[SELECTED EXCERPT]
★ ★ ★ ★ ★
Wednesday, April 11, 2012

South Miami Rotary Arts Festival


Preston Scott positioned a five-foot agave flower stalk under his mouth, and  began to blow into it. Agave flowers, which grow primarily in the deserts of Mexico, were unfamiliar to many of the South Floridians who stood in a small crowd watching him. The stalk was hollowed out and intricately carved and painted in reds and whites.
“It’s a didjeridoo,” Scott explained, blowing into the stalk, which he had turned into a clarinet-like musical instrument. “See, it sounds like a motorboat.”
Scott’s tent was just one of the many that lined Sunset Drive this past Saturday. Small groups and people by themselves stopped at the first few tents of clay orchids, paintings, photography and the finer arts.
The South Miami Rotary Arts Festival has taken place every year at this time for the past twenty-eight years. Children pulled their parents quickly past the paintings towards the tents that displayed hand puppets, bows and arrows and fairy princess wands. Dogs pulled their owners past the toys to the food booths—pursuing the smells of hamburgers, hot fudge and Argentinean wafting food through the air.
★ ★ ★ ★ ★
[RECORDS PROVIDED]

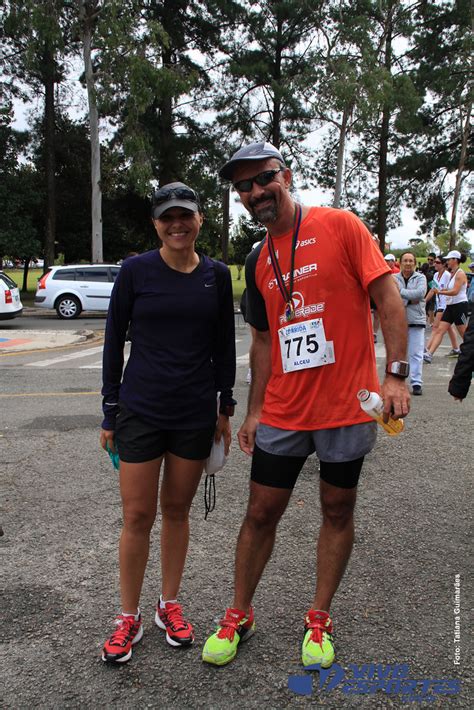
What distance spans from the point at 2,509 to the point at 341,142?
2682 cm

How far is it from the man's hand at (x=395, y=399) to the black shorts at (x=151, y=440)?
2.50ft

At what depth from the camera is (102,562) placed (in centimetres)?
342

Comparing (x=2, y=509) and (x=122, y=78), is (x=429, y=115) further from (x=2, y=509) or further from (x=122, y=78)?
(x=2, y=509)

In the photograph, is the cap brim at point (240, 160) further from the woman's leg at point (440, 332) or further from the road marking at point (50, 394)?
the woman's leg at point (440, 332)

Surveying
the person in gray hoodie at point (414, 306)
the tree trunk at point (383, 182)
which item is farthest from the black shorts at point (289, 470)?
the tree trunk at point (383, 182)

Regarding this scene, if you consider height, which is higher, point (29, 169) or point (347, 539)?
point (29, 169)

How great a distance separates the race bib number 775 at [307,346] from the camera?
8.28 ft

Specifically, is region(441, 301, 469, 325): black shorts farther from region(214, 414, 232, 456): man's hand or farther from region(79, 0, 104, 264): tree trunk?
region(79, 0, 104, 264): tree trunk

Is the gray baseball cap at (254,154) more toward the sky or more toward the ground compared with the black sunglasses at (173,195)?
more toward the sky

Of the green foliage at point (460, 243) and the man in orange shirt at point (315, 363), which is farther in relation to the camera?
the green foliage at point (460, 243)

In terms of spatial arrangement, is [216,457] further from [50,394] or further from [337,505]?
[50,394]

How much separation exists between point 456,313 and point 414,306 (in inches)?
118

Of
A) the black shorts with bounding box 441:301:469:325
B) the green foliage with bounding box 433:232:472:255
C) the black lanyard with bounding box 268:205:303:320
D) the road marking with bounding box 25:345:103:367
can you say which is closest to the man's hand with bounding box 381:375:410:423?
the black lanyard with bounding box 268:205:303:320

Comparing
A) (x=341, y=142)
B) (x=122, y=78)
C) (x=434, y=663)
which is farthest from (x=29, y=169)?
(x=434, y=663)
★ ★ ★ ★ ★
[WHAT TO WORK ON]
A – Translate this sentence from the festival article into Spanish: "The South Miami Rotary Arts Festival has taken place every year at this time for the past twenty-eight years."
B – According to the festival article, where small groups and individuals stopped at the first few tents, what was on offer there? List every item it names.
C – Resume the article about the South Miami Rotary Arts Festival, starting right after its final sentence.

[ANSWERS FOR THIS EXERCISE]
A – El Festival de Artes del Rotary de South Miami se ha celebrado todos los años en esta época durante los últimos veintiocho años.

B –
- Clay orchids
- Paintings
- Photography
- The finer arts

C –
But off to the side to the tents, tucked within the entrance to the Sunset Place Mall, there was a different kind of art. Three middle-aged women in black spandex and whittled waistlines that would make women half their age cry stepped in sync to pop music playing. Legs kicking, they threw in the occasional hoot.
The women were promoting Jazzercise—dance classes designed to help women get in shape. But their precision and energy made them worthy of being at the festival as a performing art.
“We’ve been here for 35 years, and it keeps changing with the times,” said Cheryl Wiggins, the first instructor in Miami. “We bring in a little bit of everything in the music.”  
Jazz dance began in America at the turn of the 20th century, originally reflecting the whole-body movement and free flow of African dance. But the modern forms of it, which began in the 1950s, evolved from Caribbean dances, hitting much closer to home in South Florida.
Also under the influence of the tropics, was painter Eileen Seitz, who began setting up her booth at 5:45 AM that morning.
“I paint on location,” Seitz said. “I travel to Antigua, Fiji, Key West, the Virgin Islands and the Cayman Islands. A man in George Town saw my painting of an island house and asked if he could build it.”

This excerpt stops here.